In questo caso si è privilegiato un ragionamento attento alla qualità, in tante altre occasioni ciò non è accaduto. Anzi, ad oggi risultano tantissimi casi di film nati per il 3D, e nessun caso di 3D usato per un film: in altre parole il 3D non è mai stato usato come strumento per aggiungere davvero qualcosa all’esperienza cinematografica (al di là di un po’ di adrenalina); non è mai stato applicato per servire la narrazione di un film. Alcuni film invece sono stati realizzati per servire il 3D, rivelando poi la loro povertà sostanziale.

Infine, va considerato un piccolo effetto perverso nella spinta che le case di produzione stanno imprimendo al 3D, e proprio a dimostrazione che la sua fortuna poco ha a che fare con la domanda che viene dal pubblico. Come in molti avranno notato, e con sempre maggior frequenza (soprattutto fuori dalle grandi città), quando al cinema viene presentato un film in 3D quasi mai è data la possibilità allo spettatore di scegliere di vedere lo stesso film in 2D. E appunto, stiamo parlando di film nei quali la tridimensionalità non è certo coessenziale al godimento della storia, mentre gli ampi incassi permetterebbero in tutta tranquillità di dedicar loro una seconda sala in bidimensione. Ma l’aspetto divertente di questa corsa forsennata è che probabilmente le major e gli esercenti non si rendono conto che così facendo rischiano di perdere fette di pubblico: gli “antipatizzanti” del 3D sono una nutrita schiera, e non è raro sentire qualcuno vagamente interessato a un film che però rinunci a vederlo perché costretto a inforcare l’occhiale stereoscopico. Certo non parliamo di dati statistici, ma basta tendere l’orecchio per farsi un’idea.

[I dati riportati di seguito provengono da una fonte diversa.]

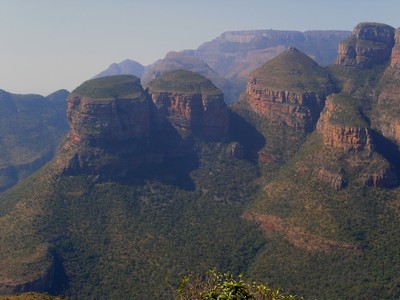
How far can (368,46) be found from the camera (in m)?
171

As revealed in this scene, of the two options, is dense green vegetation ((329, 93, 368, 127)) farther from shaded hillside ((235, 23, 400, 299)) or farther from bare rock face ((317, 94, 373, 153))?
shaded hillside ((235, 23, 400, 299))

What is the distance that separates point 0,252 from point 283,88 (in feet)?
314

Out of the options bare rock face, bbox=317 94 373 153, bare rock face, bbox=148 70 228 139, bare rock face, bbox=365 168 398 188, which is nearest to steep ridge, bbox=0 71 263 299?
bare rock face, bbox=148 70 228 139

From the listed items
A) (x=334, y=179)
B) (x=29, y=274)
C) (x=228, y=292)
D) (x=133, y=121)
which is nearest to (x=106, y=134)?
(x=133, y=121)

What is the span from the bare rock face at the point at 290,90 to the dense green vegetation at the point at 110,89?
1602 inches

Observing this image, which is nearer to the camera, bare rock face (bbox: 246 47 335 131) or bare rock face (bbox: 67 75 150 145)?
bare rock face (bbox: 67 75 150 145)

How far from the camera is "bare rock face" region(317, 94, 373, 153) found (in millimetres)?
111750

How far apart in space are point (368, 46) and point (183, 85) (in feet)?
242

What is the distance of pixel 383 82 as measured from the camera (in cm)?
15850

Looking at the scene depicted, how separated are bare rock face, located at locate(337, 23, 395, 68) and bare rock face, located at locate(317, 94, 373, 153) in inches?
2071

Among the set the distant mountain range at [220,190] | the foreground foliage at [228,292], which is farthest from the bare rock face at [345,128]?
the foreground foliage at [228,292]

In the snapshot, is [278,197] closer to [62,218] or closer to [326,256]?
[326,256]

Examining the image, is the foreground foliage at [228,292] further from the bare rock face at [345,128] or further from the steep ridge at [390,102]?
the steep ridge at [390,102]

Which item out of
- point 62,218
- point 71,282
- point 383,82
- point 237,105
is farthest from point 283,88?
point 71,282
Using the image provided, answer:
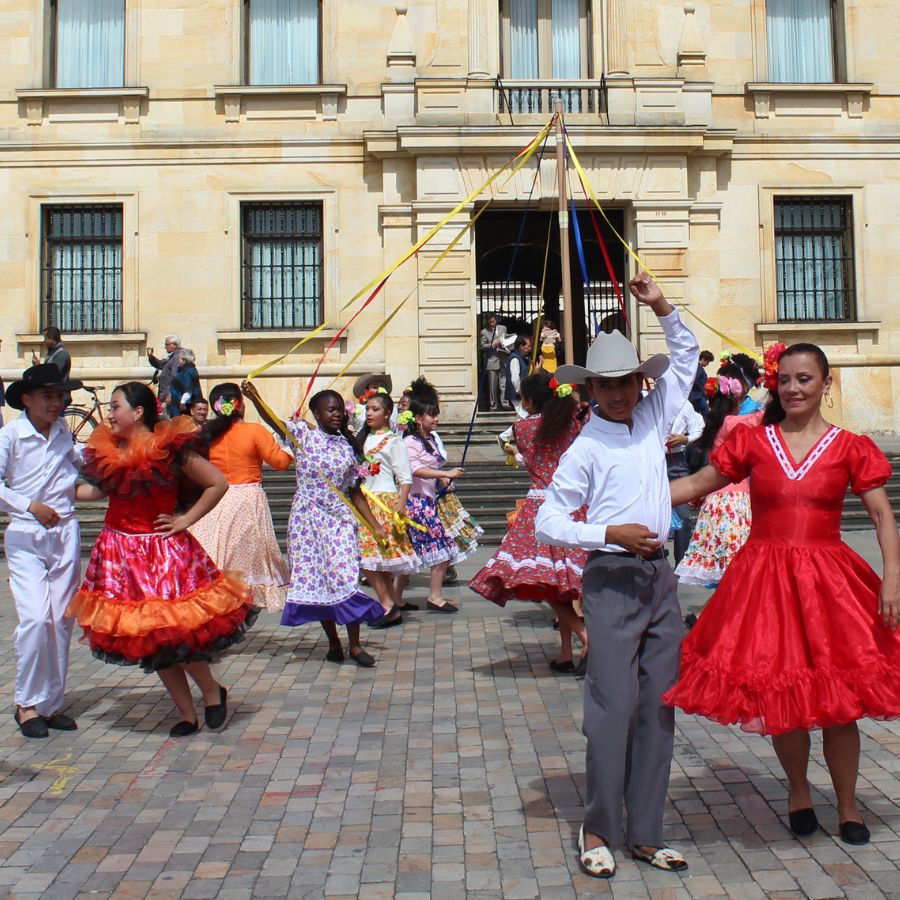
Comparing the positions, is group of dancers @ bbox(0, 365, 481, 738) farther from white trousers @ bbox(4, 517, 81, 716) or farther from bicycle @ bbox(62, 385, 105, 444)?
bicycle @ bbox(62, 385, 105, 444)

L’auspicio (da appassionati), allora, è in primo luogo che torni un’attenzione alla qualità del prodotto: che non significa una tensione e una ricerca continua del capolavoro assoluto, quanto piuttosto uno sforzo a produrre prodotti divertenti e appassionanti per il pubblico. Se per uno spettatore ciò significa immergersi in una visione 3D, è giusto che possa farlo; ma se per un secondo spettatore ciò significa vedere quello stesso film senza la “distrazione” di un tridimensionale a suo giudizio superfluo, anche questo deve avere la possibilità di scegliere. Tenendo sempre presente l'importanza, comunque, di non affidarsi solo alla spettacolarità del 3D.
Il che ci porta anche a un auspicio, ovvero che il 3D possa davvero maturare, una volta passata la sbornia: che possa cioè rientrare a pieno titolo tra le innumerevoli tecniche cinematografiche che è possibile scegliere e usare (o non usare) a seconda di ciò che si vuole comunicare e di come lo si vuole comunicare. Cosa che attualmente non è. Un 3D maturo, insomma, non è più un banale adesivo da appiccicare sul prodotto per renderlo più accattivante: rispetto a questo, non c’è niente di più bidimensionale.